Editor:
I read the review of The All-American Rejects by Marshal Hogan (“All-American refuse belongs in landfill” Jan. 18), and was thoroughly appalled at how far off in right field his review was.
I don’t know Hogan well enough to know if he actually listens to the music or just hits the scan button on his CD player. If he had taken the time to listen to the album, he would have found that the first 10 seconds of the album have a catchy guitar riff that ensnares the listener to keep listening.
I consider myself to be an avid music lover who knows music like the back of my hand. I don’t know if you, Hogan, have ever heard of a little band called Weezer.
Weezer uses a “recipe” when it creates its songs, and they turn out to be fantastic. A vast majority of Weezer’s songs deal with love, being in love, women, girls-just as Hogan states about AAR, “The album is full of formulaic predictability-dual vocal choruses about breakups, makeups or just plain being in love.”?
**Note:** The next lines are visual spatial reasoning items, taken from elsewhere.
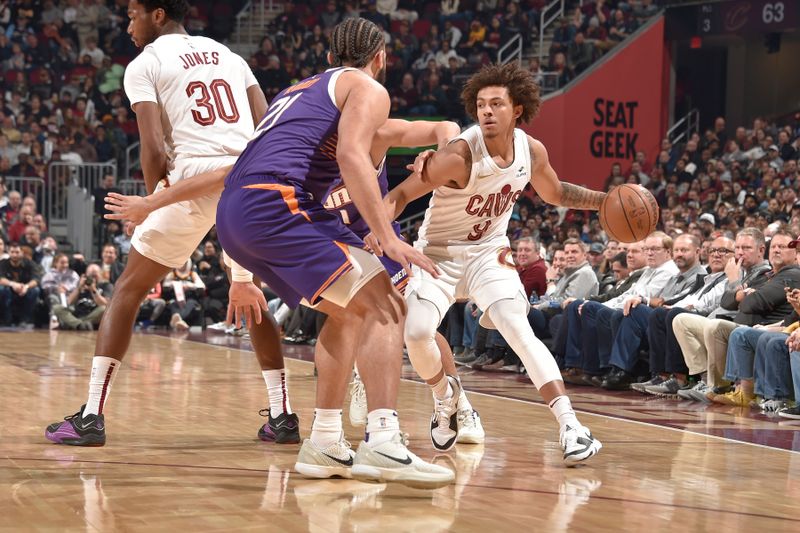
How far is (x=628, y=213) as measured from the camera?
516 centimetres

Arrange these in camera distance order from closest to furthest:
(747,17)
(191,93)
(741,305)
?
1. (191,93)
2. (741,305)
3. (747,17)

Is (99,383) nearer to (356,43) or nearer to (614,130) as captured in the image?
(356,43)

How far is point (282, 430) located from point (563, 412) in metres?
1.28

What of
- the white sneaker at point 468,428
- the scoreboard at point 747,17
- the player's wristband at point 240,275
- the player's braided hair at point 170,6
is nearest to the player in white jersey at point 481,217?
the white sneaker at point 468,428

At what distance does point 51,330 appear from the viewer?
13.2 metres

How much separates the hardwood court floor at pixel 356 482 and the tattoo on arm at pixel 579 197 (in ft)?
3.77

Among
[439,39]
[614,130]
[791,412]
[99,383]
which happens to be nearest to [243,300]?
[99,383]

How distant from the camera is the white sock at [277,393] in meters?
5.17

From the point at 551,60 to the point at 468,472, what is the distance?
16132 millimetres

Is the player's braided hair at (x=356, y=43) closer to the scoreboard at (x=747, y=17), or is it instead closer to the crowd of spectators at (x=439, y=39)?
the crowd of spectators at (x=439, y=39)

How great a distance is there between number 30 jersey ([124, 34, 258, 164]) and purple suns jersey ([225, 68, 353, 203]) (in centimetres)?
103

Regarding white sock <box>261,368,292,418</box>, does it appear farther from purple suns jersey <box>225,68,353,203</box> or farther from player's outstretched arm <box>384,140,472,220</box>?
purple suns jersey <box>225,68,353,203</box>

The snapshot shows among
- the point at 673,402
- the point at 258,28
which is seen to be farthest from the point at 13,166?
the point at 673,402

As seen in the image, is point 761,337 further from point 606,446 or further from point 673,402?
point 606,446
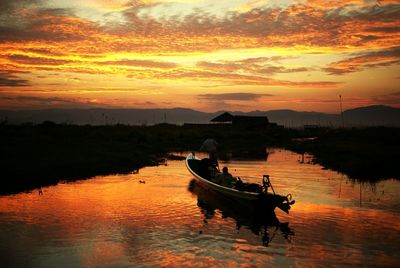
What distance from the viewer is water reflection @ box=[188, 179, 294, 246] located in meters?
12.4

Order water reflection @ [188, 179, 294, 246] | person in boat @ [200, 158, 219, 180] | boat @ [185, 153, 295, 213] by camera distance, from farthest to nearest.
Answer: person in boat @ [200, 158, 219, 180], boat @ [185, 153, 295, 213], water reflection @ [188, 179, 294, 246]

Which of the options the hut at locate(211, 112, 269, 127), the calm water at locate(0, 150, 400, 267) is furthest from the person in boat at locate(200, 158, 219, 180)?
the hut at locate(211, 112, 269, 127)

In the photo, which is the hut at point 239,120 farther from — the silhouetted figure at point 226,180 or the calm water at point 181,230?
the silhouetted figure at point 226,180

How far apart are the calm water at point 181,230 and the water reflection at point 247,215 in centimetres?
6

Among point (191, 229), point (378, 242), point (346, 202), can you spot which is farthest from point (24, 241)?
point (346, 202)

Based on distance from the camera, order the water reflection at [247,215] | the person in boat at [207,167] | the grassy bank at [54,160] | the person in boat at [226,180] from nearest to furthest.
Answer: the water reflection at [247,215] → the person in boat at [226,180] → the grassy bank at [54,160] → the person in boat at [207,167]

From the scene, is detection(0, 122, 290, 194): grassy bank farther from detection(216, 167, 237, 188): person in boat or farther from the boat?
the boat

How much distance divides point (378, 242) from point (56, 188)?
47.5 feet

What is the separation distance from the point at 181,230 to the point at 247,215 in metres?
3.08

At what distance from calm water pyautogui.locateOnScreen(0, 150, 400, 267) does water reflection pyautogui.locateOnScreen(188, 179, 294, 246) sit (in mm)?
62

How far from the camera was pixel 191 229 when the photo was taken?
1239cm

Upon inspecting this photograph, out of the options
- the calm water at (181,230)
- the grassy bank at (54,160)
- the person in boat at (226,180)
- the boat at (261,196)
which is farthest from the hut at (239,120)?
the boat at (261,196)

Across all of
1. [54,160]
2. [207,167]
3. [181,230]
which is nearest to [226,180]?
[207,167]

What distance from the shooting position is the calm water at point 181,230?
32.0ft
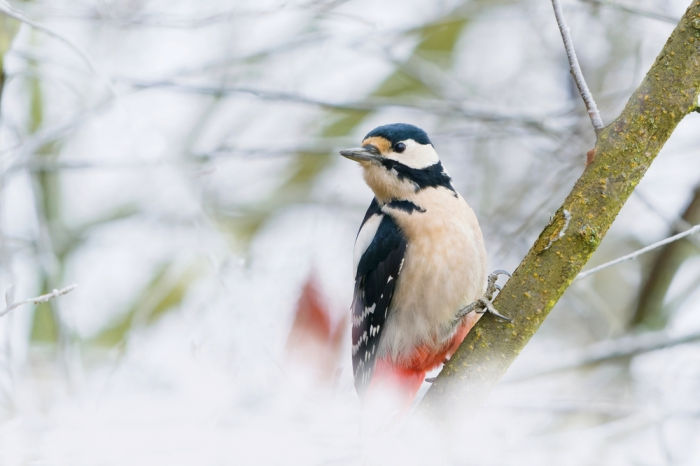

Just about any Weezer song fits his criteria for what he calls a “pile of wreckage.”
Here is a tip for Hogan: sit in your car, turn on the title track, “Move Along,” (that is track No. 3, if you actually bothered to look at the album cover) and turn it up as loud as your deaf ears can stand, and play it over and over till you can hear just how good the drums and bass are.
How popular was Weezer’s second album Pinkerton when it first came out? Not very. But every Weezer fan I know thinks that Pinkerton is its best album. It is also their second album, just like Move?Along is AAR’s second album-so pull your head out of your butt so you can hear just how good of an album it is.